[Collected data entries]
========================================

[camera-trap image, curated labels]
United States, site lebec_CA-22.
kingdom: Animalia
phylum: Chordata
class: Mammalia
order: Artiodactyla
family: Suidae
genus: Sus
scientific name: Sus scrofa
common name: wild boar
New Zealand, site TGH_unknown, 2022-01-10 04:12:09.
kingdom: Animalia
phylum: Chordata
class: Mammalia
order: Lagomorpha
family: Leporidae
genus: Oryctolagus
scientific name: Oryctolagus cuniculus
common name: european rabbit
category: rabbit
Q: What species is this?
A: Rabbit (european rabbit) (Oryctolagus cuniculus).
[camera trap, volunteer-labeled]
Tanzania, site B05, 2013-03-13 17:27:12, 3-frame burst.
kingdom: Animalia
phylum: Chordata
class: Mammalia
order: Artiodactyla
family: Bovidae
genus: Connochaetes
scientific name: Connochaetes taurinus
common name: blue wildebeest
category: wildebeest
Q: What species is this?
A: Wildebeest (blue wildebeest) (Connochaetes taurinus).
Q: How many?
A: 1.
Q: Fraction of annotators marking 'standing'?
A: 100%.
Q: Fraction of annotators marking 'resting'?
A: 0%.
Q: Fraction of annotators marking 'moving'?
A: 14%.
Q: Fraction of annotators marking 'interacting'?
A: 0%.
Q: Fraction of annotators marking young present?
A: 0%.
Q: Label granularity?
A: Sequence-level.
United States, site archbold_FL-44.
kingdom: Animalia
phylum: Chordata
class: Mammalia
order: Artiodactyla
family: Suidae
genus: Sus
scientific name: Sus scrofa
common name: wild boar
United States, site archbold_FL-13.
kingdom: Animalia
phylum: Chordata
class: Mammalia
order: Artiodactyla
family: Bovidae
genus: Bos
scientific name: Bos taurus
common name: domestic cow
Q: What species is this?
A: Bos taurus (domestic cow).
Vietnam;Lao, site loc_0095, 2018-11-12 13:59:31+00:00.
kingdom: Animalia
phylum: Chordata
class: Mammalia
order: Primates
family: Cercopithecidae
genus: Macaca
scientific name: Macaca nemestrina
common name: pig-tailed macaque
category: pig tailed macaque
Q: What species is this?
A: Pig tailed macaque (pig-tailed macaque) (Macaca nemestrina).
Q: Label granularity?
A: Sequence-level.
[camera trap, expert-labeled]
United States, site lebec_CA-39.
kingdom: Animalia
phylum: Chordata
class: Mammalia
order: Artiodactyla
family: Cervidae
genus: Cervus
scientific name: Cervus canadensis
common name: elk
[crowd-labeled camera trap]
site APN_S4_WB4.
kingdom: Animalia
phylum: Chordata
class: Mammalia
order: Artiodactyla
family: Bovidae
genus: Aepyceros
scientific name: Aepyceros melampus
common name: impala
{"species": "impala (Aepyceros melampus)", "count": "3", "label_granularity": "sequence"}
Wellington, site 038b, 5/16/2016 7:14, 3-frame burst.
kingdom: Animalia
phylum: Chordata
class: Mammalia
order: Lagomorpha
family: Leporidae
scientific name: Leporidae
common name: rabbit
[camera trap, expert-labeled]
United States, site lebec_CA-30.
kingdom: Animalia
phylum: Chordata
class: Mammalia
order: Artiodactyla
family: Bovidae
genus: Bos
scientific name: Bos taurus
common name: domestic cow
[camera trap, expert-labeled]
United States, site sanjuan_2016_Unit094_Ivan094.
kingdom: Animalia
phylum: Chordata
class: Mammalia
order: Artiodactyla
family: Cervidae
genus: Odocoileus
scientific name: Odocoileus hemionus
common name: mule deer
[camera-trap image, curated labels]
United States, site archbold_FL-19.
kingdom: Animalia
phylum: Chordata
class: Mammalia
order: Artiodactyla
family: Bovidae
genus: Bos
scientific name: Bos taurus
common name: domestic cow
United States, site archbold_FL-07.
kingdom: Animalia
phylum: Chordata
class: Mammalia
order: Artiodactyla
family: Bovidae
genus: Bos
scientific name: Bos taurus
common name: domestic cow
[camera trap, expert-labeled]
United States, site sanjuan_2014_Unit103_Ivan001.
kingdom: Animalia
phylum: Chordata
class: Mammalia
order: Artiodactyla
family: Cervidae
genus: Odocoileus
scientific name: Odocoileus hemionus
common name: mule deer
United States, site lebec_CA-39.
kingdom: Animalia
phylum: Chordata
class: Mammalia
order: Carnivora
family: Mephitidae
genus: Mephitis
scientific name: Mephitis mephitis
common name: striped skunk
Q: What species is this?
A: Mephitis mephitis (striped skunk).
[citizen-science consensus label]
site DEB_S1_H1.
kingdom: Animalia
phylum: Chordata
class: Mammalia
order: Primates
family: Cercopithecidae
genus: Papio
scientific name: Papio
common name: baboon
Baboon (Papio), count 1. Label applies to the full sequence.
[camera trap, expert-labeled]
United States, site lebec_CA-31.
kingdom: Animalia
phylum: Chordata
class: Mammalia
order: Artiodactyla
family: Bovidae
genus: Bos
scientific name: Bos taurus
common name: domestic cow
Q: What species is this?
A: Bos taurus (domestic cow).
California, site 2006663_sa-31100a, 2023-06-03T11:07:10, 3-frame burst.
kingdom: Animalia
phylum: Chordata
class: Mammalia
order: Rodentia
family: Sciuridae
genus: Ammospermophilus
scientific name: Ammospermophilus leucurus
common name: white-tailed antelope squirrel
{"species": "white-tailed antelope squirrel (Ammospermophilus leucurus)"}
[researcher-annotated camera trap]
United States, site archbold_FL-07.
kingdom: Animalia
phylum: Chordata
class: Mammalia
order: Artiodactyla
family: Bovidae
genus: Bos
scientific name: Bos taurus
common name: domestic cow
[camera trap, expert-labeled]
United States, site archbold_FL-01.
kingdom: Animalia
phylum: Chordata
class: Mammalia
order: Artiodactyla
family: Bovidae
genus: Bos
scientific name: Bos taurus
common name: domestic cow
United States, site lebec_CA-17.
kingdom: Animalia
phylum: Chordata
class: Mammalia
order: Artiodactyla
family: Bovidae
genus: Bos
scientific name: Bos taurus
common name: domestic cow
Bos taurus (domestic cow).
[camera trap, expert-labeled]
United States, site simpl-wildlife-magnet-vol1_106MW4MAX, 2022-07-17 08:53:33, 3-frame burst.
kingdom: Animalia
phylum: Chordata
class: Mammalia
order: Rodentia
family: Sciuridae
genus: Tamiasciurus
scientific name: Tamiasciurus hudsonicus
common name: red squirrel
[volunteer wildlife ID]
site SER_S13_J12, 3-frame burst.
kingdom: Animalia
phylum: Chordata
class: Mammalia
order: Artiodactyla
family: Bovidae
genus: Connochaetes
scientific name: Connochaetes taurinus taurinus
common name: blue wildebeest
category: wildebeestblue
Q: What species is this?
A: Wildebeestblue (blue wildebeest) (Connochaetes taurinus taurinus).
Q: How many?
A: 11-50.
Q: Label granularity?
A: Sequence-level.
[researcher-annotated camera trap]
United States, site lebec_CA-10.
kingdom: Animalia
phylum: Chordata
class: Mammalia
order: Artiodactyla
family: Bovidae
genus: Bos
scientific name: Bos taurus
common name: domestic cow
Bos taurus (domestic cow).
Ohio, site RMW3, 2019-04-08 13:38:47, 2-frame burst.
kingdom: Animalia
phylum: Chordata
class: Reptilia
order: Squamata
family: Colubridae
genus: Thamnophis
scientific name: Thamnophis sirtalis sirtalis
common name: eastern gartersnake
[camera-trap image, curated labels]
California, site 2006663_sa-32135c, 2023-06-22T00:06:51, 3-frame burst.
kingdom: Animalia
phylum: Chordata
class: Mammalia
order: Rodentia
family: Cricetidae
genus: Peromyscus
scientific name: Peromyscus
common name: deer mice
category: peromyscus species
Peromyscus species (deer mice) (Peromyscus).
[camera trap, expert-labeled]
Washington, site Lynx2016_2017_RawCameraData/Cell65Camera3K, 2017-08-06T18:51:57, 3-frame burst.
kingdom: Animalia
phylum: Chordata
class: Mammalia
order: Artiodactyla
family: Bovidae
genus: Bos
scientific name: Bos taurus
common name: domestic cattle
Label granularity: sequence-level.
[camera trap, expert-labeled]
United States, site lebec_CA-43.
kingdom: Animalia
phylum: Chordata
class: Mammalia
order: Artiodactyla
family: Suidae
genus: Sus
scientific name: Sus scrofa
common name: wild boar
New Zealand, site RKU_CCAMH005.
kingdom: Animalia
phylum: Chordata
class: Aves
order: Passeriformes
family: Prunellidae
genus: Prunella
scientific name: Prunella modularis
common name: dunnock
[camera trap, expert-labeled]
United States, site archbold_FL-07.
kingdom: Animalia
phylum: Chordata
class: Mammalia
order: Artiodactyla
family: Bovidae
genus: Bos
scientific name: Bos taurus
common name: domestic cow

========================================

[What to work on] All that is wanted is the line with "genus: Prunella" and every later line in the entries, reproduced exactly.

[Written response]
genus: Prunella
scientific name: Prunella modularis
common name: dunnock
[camera trap, expert-labeled]
United States, site archbold_FL-07.
kingdom: Animalia
phylum: Chordata
class: Mammalia
order: Artiodactyla
family: Bovidae
genus: Bos
scientific name: Bos taurus
common name: domestic cow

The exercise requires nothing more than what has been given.